Short problem:
Rewrite every row below with "closest" replaced by "nearest" and nothing else altered. Leave the pictures out of your answer.
▶
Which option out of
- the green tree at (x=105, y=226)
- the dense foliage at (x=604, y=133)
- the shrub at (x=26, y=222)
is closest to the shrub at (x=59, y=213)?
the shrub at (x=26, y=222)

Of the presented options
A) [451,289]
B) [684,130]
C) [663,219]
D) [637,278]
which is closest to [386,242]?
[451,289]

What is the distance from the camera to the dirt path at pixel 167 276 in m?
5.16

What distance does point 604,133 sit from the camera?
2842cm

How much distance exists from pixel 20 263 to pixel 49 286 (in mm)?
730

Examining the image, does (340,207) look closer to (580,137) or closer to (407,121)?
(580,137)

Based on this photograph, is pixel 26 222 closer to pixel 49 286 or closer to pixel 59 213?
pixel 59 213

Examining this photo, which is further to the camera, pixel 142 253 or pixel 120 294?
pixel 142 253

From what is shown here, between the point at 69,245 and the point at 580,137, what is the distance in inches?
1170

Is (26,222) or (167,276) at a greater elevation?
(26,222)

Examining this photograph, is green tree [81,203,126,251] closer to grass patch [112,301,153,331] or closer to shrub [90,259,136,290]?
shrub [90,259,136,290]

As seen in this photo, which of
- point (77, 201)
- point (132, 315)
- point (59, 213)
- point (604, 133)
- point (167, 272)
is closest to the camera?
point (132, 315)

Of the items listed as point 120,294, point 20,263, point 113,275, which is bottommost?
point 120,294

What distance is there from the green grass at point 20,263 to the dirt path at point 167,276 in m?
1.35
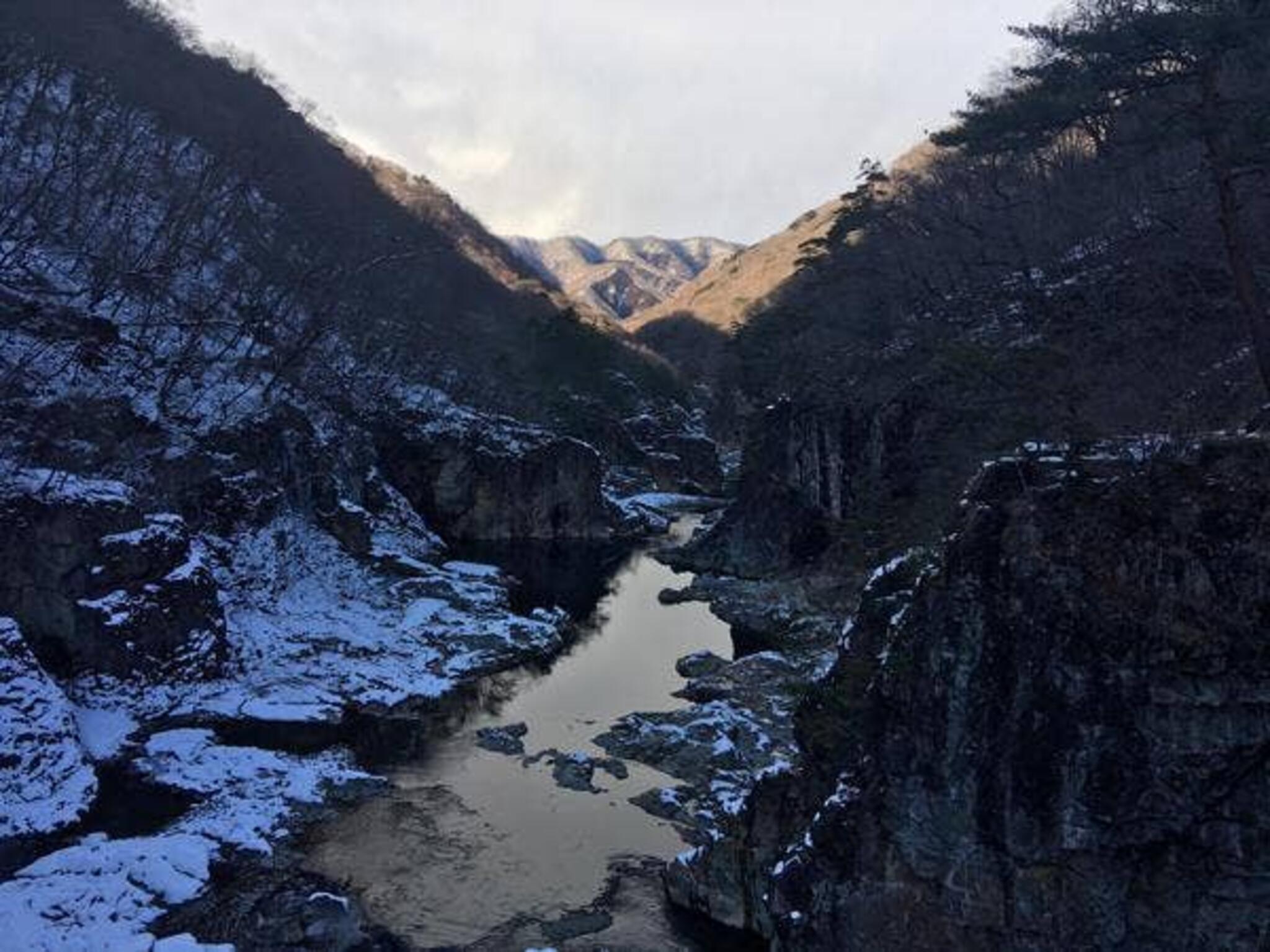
◀
Solution to this exercise:
Which option out of
- the green tree at (x=105, y=226)
- the dense foliage at (x=604, y=133)
- the shrub at (x=26, y=222)
is nearest to the shrub at (x=59, y=213)?
the shrub at (x=26, y=222)

Of the presented options
A) [451,289]
B) [684,130]
C) [663,219]
D) [637,278]
which is nearest to [386,242]?
[451,289]

What is the distance from the camera to the dirt path at pixel 167 276 in m?
5.16

What distance does point 604,133 sit from the camera?
2842cm

How much distance exists from pixel 20 263 to pixel 49 286 (in mm)?
730

Examining the image, does (340,207) look closer to (580,137) or closer to (407,121)?
(580,137)

Based on this photograph, is pixel 26 222 closer to pixel 49 286 or closer to pixel 59 213?
pixel 59 213

Examining this photo, which is further to the camera, pixel 142 253 or pixel 120 294?
pixel 142 253

From what is shown here, between the point at 69,245 and the point at 580,137, what is the distance in inches?
1170

Is (26,222) or (167,276) at a greater elevation?
(26,222)

Examining this photograph, is green tree [81,203,126,251] closer to grass patch [112,301,153,331] or closer to shrub [90,259,136,290]?
shrub [90,259,136,290]

As seen in this photo, which of
- point (77, 201)
- point (132, 315)
- point (59, 213)
- point (604, 133)
- point (167, 272)
is nearest to the camera?
point (132, 315)

Of the items listed as point 120,294, point 20,263, point 113,275, which is bottommost?
point 120,294

What distance is there from the green grass at point 20,263 to the dirt path at point 167,276 in m?
1.35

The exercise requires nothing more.